Navalha na mochila, não é nada seguro viajar com mochilas em ônibus no Equador, seja uma viagem curta de um bairro pra outro, seja entre cidades. Sabe quando a gente decide ficar com a mochila de ataque na mão com as coisas mais valiosas como laptop, máquina, celular e documentos? Lá isso é pior. Seria melhor se a mochila estivesse no bagageiro junto com o mochilão. O que eles fazem é por debaixo do seu assento, cortam a mochila com uma navalha e retiram seus pertences sem que você note. Em um dos quatro relatos, a pessoa estava abraçada com a mochila e mesmo assim perdeu passaporte, câmera, ipod, cartões de crédito e cerca de 300 dólares em espécie.
Assalto, este conheço bem. Assalto a mão armada. Muito comum no centro de Quito. Domingos e feriados são dias de ficar enfurnado dentro do albergue por instinto de auto-preservação!

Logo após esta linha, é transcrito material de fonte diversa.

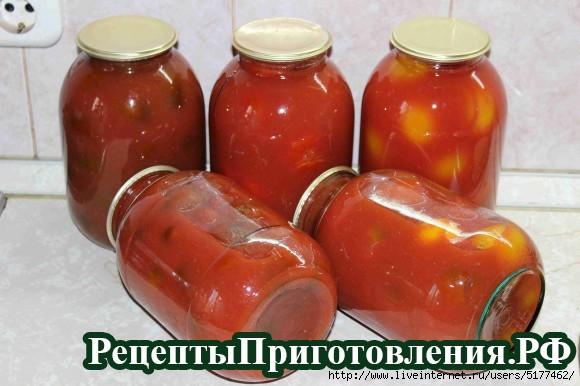 Помидоры в собственном соку, рецепт с фото/5177462_IMG_39731 (580x386, 128Kb)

Agências, tours, escaladas, refúgios e equipamentos


O centro de Quito nova é regado de agências que organizam tours para montanhas, cavalgadas, Galápagos e se preferir só transporte, uma a cada esquina.
As mesmas agências fornecem expedições completas para escaladas inclusive combos de aclimatação e escalada nas principais montanhas procuradas: Cotopaxi e Chimborazo.
Se você não quiser uma expedição completa e apenas um guia, apenas contrate um transporte pra montanha desejada e fique no refúgio, lá encontrará pelo menos uma dúzia de guias com clientes, contrate o serviço e pague na hora.


A maioria das grandes montanhas equatorianas possui refúgio de pequena, média e grande capacidade. Chimborazo, Cotopaxi, Cayambe, Antisana, Tungurahua, e até o Guagua Pichincha contam com refúgios. O maior e mais impressionante é o Jose F Ribas do Cotopaxi que tem beliches para 86 pessoas, com locker individual que cabe sem exagero 3 mochilas de 90 litros cada. Em caso de super lotação, usando o chão e mesas para sacos de dormir, essa lotação sem dúvida cresce para 200 alpinistas!

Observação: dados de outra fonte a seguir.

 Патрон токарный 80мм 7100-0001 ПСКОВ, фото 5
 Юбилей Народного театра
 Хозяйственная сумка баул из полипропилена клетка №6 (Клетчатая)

Para equipamentos, muitas lojas vendem equipamentos para escalada mas nem todas de qualidade. Inclusive é complicado encontrar bujão de gás com rosca, muito usado por nós aqui no Brasil, tive que andar dez lojas até encontrar uma que foi cara, mas encontrei. A conhecida loja tatoo que existe no Perú e na Bolivia também é fantástica lá. Tem nada mais nada menos que 3 andares, mesmo sem equipamento é possível entrar na loja e sair pronto para uma expedição ao himalaia! Só um porém, o segurança da loja é meio “noiado” e fica perseguindo os clientes que entram e começam a ver as mercadorias. Entrei e me senti desconfortável, reclamei com a gerência da loja e saí.

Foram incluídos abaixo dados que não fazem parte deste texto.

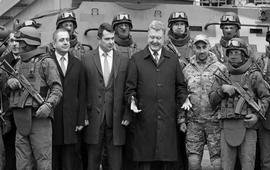 Войны украинских силовиков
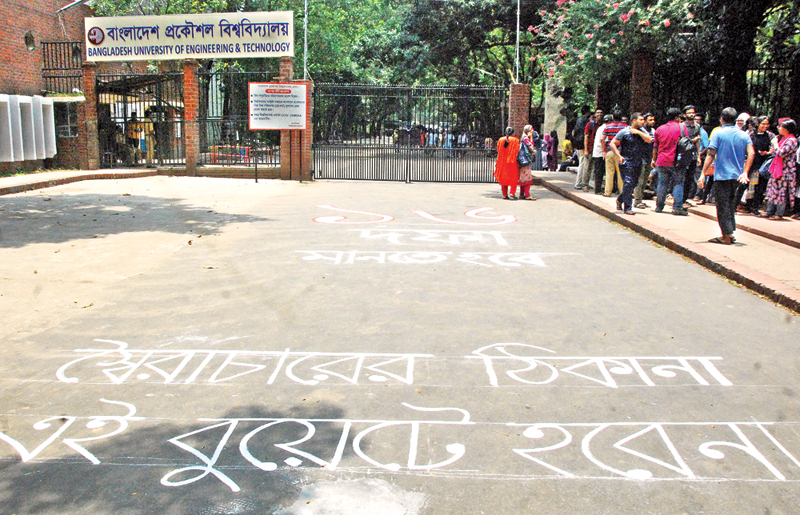 Students of Bangladesh University of Engineering and Technology (BUET) continue demo for the fifth consecutive day on Wednesday to press home their 16-point demand including cancellation of the new recruitment order of the director of students' welfare.	photo: Observer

Andinistas e guias equatorianos


Muito fortes, lembram muito os bolivianos. Caminham em alta montanha como se estivessem na praia em nível do mar, estão constantemente aclimatados já que guiam praticamente 4 ou 5 dias da semana. Alguns fazem cume no Cotopaxi até cinco vezes em uma única semana!


Em geral são muito divertidos, muito experientes e não trabalham sós, sempre para uma agência em contrato. Assim&nbsp, são meio que funcionários&nbsp,mas possuem certa liberdade de decisão. Todos se conhecem, todos já escalaram a grande maioria das montanhas de seu país. As maiores todas, as menores escolhem ou não conseguem por erupções vulcânicas.


Por exemplo, eu e Boris planejamos escalar juntos como parceiros o Tungurahua (5.021 metros, 10° ponto culminante do país) mas não conseguimos. Todo dia que pensávamos ir, uma nova erupção começava. Em 21 dias no país, o vulcão teve 6 explosões em seis dias diferentes, como pequenos alívios de pressão, com fluxo piroplástico de pequeno porte mas mesmo assim com temperaturas elevadíssimas de 200 a 250 graus celcius próximo à cratera, muito arriscado subir. É um dos vulcões mais ativos do país que fica em um pueblo chamado Baños, e em erupção contínua, com dias bons e ruins. Uma roleta russa. Boris nunca o escalou e tem o sonho de subir mas nunca rola quando ele tem tempo disponível.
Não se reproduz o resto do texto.